Dynamika i ruch zdominowały The Living Points Structure, kolekcję biżuterii przygotowaną przez Ewę Śliwińską.
W określeniach statyczność, stałość i jednorodność formy często wpisuje się jedna z konwencji projektowych związanych z tworzeniem biżuterii. W nowym projekcie Ewy Śliwińskiej zawarta jest jednak jej antyteza i odmienna wizja twórczości.
Zaproponowane przez nią obiekty biżuteryjne składają się z kilkudziesięciu stalowych cylindrów, umieszczonych na giętkich żyłkach. Mocowanie na ciele zapewnia elastyczny splot wykonany z polietylenu.

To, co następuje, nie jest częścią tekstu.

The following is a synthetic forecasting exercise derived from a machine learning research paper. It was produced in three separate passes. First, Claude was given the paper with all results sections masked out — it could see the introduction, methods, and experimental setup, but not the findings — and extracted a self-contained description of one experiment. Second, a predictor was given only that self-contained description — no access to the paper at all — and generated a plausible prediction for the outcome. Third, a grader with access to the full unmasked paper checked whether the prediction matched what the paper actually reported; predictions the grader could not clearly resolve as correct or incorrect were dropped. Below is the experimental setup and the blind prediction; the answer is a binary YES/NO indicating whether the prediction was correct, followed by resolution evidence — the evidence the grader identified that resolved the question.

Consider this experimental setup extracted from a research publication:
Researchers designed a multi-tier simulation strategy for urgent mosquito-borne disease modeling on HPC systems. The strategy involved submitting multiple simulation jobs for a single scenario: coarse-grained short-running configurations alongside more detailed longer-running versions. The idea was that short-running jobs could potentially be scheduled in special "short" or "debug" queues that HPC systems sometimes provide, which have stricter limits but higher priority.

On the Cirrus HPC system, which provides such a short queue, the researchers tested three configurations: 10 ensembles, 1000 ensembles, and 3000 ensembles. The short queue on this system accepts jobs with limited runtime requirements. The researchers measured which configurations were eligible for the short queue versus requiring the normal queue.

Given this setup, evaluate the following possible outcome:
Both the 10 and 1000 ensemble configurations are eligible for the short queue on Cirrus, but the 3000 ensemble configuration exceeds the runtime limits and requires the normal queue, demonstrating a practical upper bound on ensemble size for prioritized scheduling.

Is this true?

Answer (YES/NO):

Zainspirowana obserwacją ławicy ryb fizyka ruchu konstrukcji została podporządkowana naśladownictwu człowieka. Gdy wykonuje on spokojne, niewielkie gesty obiekt nieznacznie, niemal niezauważalnie wibruje. Poprzez kolejne stopnie pobudzenia – chód, bieg, skok – wzrasta amplituda i częstotliwość drgań tej wieloelementowej formacji.
Twórczyni The Living Points Structure jest tegoroczną absolwentką Uniwersytetu Artystycznego w Poznaniu. To jej praca dyplomowa.